EXTRAIT RETENU:
▬▬▬

Les bureaux démolis doivent être remplacés par des logements qui ne répondent qu’à un seul besoin : satisfaire l’appétit des promoteurs !
Parallèlement à la procédure d’adoption du PAD, la SNCB annonce en 2018, pour la deuxième fois, vouloir regrouper ses bureaux de la gare du Midi au sein des bâtiments longeant l’avenue Fonsny et comprenant l’ancien centre de Tri postal. En effet, elle a racheté ces bâtiments à la Poste en 1998, et, depuis lors, ils sont vides. En regroupant ses activités, la SNCB souhaite en fait libérer du foncier en cédant 150 000 m² à des promoteurs privés qui en échange s’engagaient à construire son nouveau siège. Le produit de la vente des sites concernés (Zennewater-Delta, France-Bara, Atrium), estimé à plus de 350 millions d’euros, doit compenser, au moins partiellement, l’investissement que représente la construction du siège, laquelle consiste, en réalité, en une reconstruction de l’ancien centre de Tri plutôt qu’en sa rénovation. La SNCB dit avoir besoin de 75 000 m² alors que le centre de tri n’en fait que 50 000 m². Pour combler la différence, elle propose de doubler la hauteur de la plus grande partie des bâtiments longeant l’avenue Fonsny pour arriver à une barre de 60 mètres de haut et de 236 mètres de long risquant d’impacter fortement la vue des riverain·es qui la rebaptiseront « muraille » [3].

▬▬▬

CONTENU DES DONNÉES:
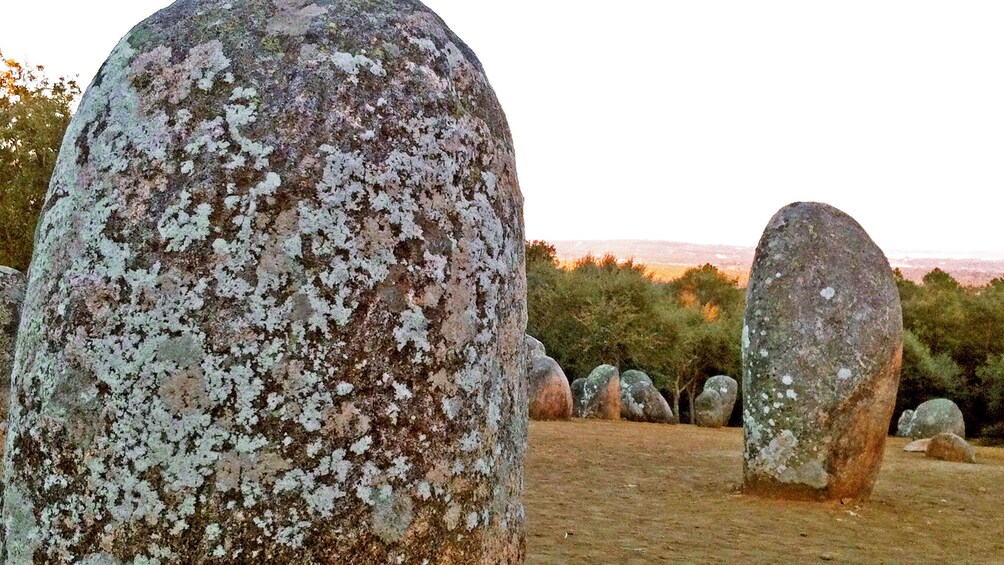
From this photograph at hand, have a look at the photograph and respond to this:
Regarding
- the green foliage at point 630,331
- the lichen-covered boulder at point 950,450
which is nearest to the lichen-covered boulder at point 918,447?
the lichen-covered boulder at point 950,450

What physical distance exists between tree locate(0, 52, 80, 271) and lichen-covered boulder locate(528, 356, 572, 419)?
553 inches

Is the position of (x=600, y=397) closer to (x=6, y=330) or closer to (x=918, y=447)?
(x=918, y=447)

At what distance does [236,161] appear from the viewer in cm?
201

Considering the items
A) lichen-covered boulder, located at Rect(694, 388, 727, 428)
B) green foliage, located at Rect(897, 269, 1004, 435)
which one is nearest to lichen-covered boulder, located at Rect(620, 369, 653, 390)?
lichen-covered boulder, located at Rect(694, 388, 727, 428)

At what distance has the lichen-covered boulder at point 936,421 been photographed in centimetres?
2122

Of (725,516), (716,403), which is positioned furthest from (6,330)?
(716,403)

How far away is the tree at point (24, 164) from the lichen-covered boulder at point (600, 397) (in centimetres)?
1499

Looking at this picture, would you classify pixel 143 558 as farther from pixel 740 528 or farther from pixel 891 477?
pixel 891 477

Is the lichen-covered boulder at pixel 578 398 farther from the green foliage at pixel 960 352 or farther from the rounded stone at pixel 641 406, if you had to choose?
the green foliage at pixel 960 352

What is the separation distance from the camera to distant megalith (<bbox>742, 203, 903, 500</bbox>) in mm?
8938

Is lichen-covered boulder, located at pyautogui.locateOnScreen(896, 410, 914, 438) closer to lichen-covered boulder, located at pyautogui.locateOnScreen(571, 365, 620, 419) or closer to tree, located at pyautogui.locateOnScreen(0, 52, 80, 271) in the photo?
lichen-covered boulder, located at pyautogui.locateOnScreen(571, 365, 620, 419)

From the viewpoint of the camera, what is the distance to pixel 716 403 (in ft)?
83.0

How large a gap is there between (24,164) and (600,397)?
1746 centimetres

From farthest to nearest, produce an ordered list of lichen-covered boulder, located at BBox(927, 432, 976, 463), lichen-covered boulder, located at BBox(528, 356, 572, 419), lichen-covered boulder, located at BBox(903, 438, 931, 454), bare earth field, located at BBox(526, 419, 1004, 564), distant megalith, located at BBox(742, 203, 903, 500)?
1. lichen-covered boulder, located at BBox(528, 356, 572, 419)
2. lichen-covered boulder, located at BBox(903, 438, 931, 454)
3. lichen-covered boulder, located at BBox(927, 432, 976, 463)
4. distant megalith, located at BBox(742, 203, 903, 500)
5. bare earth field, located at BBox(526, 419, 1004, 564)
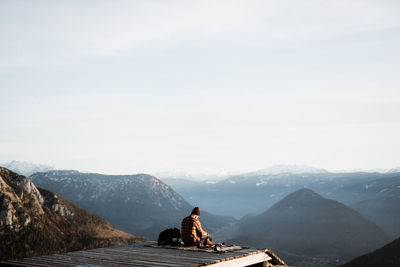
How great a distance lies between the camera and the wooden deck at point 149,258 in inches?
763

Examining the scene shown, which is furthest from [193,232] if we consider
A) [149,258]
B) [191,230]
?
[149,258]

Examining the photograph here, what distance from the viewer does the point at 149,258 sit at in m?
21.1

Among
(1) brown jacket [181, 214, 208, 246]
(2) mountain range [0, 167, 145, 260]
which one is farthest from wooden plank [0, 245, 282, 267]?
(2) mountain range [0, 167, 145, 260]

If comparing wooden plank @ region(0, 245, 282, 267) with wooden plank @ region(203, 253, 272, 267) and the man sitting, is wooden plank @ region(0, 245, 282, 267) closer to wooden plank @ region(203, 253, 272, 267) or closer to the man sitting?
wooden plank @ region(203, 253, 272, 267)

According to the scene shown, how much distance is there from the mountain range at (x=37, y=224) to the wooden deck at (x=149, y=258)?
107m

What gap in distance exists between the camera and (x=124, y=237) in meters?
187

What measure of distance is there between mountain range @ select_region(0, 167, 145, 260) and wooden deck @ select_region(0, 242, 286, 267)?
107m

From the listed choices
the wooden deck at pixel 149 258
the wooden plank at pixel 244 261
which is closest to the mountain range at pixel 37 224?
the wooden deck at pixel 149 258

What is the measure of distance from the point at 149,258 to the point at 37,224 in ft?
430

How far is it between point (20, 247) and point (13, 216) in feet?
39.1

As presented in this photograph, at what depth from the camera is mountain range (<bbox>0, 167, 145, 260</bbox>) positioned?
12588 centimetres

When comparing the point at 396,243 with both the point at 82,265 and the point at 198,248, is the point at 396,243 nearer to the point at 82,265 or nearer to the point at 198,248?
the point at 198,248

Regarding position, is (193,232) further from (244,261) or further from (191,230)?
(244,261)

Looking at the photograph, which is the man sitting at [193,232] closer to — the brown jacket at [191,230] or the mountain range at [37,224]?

▬▬▬

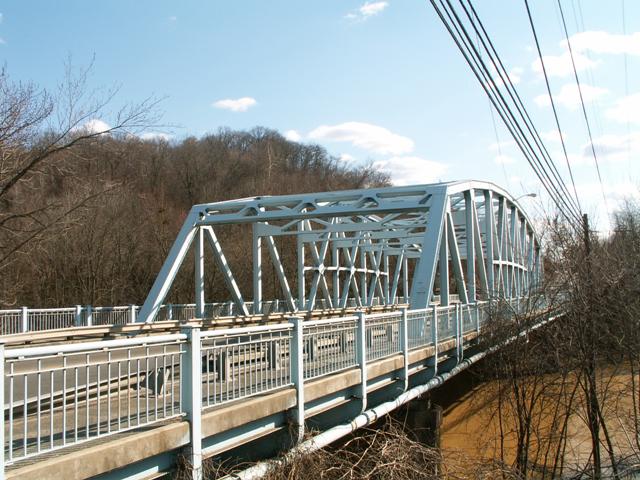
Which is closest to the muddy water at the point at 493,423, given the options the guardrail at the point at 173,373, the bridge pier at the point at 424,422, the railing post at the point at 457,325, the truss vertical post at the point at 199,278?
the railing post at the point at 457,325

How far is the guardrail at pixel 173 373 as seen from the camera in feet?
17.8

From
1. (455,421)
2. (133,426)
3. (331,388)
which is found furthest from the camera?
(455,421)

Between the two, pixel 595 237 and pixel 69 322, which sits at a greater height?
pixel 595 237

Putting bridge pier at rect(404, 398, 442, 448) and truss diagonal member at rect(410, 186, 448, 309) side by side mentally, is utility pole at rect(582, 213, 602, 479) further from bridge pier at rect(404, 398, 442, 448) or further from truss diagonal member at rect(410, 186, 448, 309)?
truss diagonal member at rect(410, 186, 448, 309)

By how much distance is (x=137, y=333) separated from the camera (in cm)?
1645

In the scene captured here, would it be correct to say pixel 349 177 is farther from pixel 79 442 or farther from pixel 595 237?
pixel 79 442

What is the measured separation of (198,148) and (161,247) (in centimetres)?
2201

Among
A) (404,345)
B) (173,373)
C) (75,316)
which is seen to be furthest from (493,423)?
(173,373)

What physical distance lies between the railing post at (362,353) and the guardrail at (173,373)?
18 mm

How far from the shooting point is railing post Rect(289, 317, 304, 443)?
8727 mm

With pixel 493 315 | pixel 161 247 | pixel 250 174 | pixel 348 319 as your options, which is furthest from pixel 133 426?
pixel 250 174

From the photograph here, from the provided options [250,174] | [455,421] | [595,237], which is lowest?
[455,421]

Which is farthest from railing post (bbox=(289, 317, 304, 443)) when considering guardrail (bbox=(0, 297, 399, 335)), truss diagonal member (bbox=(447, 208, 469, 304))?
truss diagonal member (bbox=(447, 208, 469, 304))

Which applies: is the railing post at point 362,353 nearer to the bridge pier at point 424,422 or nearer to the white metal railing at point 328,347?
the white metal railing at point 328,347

▬▬▬

Restitue en entier l'extrait sur le nouveau siège de la SNCB, sans y changer un seul mot.

Les bureaux démolis doivent être remplacés par des logements qui ne répondent qu’à un seul besoin : satisfaire l’appétit des promoteurs !
Parallèlement à la procédure d’adoption du PAD, la SNCB annonce en 2018, pour la deuxième fois, vouloir regrouper ses bureaux de la gare du Midi au sein des bâtiments longeant l’avenue Fonsny et comprenant l’ancien centre de Tri postal. En effet, elle a racheté ces bâtiments à la Poste en 1998, et, depuis lors, ils sont vides. En regroupant ses activités, la SNCB souhaite en fait libérer du foncier en cédant 150 000 m² à des promoteurs privés qui en échange s’engagaient à construire son nouveau siège. Le produit de la vente des sites concernés (Zennewater-Delta, France-Bara, Atrium), estimé à plus de 350 millions d’euros, doit compenser, au moins partiellement, l’investissement que représente la construction du siège, laquelle consiste, en réalité, en une reconstruction de l’ancien centre de Tri plutôt qu’en sa rénovation. La SNCB dit avoir besoin de 75 000 m² alors que le centre de tri n’en fait que 50 000 m². Pour combler la différence, elle propose de doubler la hauteur de la plus grande partie des bâtiments longeant l’avenue Fonsny pour arriver à une barre de 60 mètres de haut et de 236 mètres de long risquant d’impacter fortement la vue des riverain·es qui la rebaptiseront « muraille » [3].